Text block:
CCI-550 and Closing Thoughts
CCI-550
The final major release this cycle is the CCI-550 interconnect. Memory bandwidth is extremely important as we are facing 4K displays and VR/AR applications. Memory transactions can seriously slow down performance as well as consume a lot of power. The CCI-550 was designed to increase usable bandwidth, lower power consumption, and improve latency in time-sensitive workloads.
CCI-550 is fully coherent and features shared virtual memory. This is the basis for more efficient CPU and GPU interactions. Data does not have to be shuffled back and forth from CPU and GPU memory, which saves performance and power. It also features the less complex AMBA 4 ACE controllers rather than the AMBA 5 Coherent Hub Interface. This change will not affect users as the A73 cores are meant more for consumer products rather than the enterprise focused AMBA 5 CHI. It can support up to 6 ACE units.
The heterogeneous compute functionality is a boon to developers. In previous solutions developers had to spend a lot of time to get workarounds working for GPU computer. Not only does data need to be copied and moved from one memory section to another, but caches also had to be cleaned when changes were made. There is no cache maintenance in hardware full coherency with fine grained Shared Virtual Memory.

Record extracts:
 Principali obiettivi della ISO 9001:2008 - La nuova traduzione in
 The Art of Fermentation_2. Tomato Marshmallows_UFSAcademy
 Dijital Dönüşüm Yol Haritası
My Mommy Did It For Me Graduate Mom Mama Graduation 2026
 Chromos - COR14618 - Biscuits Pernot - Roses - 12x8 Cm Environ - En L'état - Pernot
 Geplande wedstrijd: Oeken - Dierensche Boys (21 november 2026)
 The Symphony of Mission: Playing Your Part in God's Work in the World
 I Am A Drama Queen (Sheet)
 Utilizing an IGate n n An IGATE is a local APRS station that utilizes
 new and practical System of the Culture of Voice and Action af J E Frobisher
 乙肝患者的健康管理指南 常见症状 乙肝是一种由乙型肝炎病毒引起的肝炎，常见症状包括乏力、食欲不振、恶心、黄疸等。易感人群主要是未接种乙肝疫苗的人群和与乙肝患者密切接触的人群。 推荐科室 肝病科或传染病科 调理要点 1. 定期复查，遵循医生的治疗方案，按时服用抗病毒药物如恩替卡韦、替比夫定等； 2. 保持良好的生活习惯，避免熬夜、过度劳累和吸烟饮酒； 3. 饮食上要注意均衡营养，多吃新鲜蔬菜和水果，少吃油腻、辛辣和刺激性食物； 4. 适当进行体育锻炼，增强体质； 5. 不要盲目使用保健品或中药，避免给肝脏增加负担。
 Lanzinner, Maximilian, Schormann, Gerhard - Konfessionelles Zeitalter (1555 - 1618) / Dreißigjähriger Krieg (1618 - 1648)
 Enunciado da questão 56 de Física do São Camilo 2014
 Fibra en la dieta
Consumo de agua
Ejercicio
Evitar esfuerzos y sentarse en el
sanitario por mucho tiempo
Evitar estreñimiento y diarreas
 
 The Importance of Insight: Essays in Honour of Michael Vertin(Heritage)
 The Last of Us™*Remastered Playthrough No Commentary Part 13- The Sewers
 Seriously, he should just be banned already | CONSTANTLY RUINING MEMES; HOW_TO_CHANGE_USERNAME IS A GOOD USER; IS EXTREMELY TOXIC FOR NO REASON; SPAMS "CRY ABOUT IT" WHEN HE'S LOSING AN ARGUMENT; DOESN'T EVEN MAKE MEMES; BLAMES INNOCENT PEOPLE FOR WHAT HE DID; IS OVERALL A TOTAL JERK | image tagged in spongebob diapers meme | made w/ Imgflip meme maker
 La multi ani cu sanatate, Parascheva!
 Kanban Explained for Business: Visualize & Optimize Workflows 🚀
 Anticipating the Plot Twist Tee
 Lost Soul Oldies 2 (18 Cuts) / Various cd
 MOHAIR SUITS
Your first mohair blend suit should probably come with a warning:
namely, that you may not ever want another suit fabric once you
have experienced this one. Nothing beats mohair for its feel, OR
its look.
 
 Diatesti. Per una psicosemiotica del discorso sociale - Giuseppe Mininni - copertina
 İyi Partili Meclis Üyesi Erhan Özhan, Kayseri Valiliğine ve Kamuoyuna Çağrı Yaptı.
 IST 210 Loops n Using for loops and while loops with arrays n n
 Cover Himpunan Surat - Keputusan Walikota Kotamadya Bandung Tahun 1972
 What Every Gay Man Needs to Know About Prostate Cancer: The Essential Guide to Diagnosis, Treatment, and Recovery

Tasks for this exercise:
A: In the CCI-550 text, how many ACE units can the interconnect support?
B: Rewrite the paragraph of the CCI-550 text that begins "The final major release this cycle" as a short bulleted list that keeps its main facts.

Responses to the exercise:
A: Up to six.

B:
- The CCI-550 interconnect is the last major release of this cycle.
- Memory bandwidth matters greatly with 4K displays and VR/AR applications.
- Memory transactions can sharply reduce performance and use a lot of power.
- The CCI-550 aims to raise usable bandwidth, cut power consumption, and improve latency in time-sensitive workloads.